-------- EXERCISE MATERIALS
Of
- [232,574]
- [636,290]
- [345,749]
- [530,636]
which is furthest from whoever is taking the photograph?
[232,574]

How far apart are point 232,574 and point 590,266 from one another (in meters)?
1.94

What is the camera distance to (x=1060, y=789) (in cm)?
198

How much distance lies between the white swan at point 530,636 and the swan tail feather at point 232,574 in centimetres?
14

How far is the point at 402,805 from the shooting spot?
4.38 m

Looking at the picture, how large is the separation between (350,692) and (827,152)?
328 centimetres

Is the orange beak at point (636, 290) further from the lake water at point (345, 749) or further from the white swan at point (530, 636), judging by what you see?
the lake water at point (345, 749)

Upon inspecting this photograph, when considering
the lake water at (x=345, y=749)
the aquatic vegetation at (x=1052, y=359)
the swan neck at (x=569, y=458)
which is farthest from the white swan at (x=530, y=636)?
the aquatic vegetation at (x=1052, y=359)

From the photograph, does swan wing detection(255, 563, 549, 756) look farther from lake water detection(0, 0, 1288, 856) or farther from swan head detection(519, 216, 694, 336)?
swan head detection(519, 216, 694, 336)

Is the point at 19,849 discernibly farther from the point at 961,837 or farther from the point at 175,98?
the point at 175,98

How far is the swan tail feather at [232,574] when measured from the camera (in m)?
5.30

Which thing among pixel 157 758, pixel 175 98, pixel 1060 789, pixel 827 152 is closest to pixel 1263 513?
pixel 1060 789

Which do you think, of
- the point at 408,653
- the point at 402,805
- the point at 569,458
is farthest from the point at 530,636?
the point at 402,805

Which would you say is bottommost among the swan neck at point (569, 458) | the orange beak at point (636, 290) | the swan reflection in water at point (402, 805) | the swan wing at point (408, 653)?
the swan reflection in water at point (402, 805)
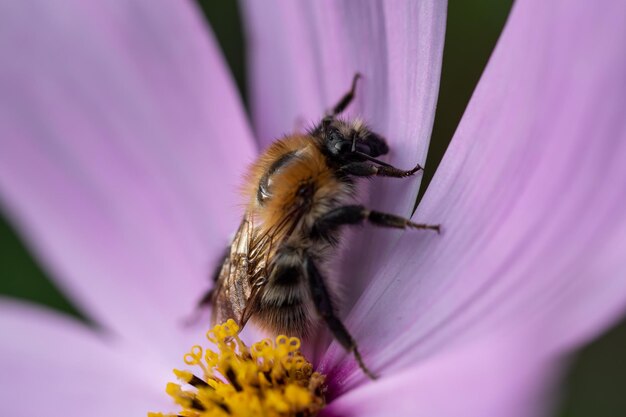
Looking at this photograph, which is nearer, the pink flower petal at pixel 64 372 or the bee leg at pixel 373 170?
the bee leg at pixel 373 170

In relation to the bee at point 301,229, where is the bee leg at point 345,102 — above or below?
above

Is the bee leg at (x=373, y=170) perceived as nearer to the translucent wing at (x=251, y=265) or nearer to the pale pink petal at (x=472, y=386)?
the translucent wing at (x=251, y=265)

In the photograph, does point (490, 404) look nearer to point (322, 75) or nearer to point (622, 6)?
point (622, 6)

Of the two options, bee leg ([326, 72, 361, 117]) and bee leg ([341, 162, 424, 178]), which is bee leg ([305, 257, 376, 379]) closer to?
bee leg ([341, 162, 424, 178])

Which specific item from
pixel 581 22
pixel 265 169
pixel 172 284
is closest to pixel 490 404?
pixel 581 22

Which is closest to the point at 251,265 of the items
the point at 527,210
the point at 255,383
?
the point at 255,383

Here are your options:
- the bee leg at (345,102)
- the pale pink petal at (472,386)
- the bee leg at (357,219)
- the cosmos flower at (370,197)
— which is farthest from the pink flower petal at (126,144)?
the pale pink petal at (472,386)
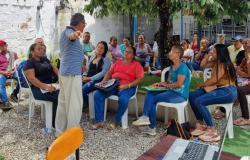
----------------
- JOB -
Please recast the material above, from its first line up to and including the line containing "328 centimetres", as a Markdown table with two columns, No. and Line. Give each non-blank line its own numbered row and omit blank lines.

- EXERCISE ANSWER -
| No. | Line |
|---|---|
| 1 | Of |
| 2 | - [232,574] |
| 3 | - [636,290] |
| 4 | - [345,749] |
| 5 | - [530,636] |
| 6 | which is furthest from whoever is taking the photograph? |
| 7 | [232,574] |
| 8 | How far apart are point 232,574 and point 590,266 from one another (in meters)? |
| 9 | 1.94 |
| 10 | What is the camera distance to (x=1060, y=789) (in cm)? |
| 11 | 198 |
| 12 | How much distance lies between the white swan at point 530,636 and the swan tail feather at point 232,574 in centimetres? |
| 13 | 14 |
| 14 | How far is the point at 402,805 from the shooting spot? |
| 15 | 4.38 m |
| 16 | Looking at the picture, how large is the separation between (350,692) and (827,152)? |
| 17 | 328 centimetres |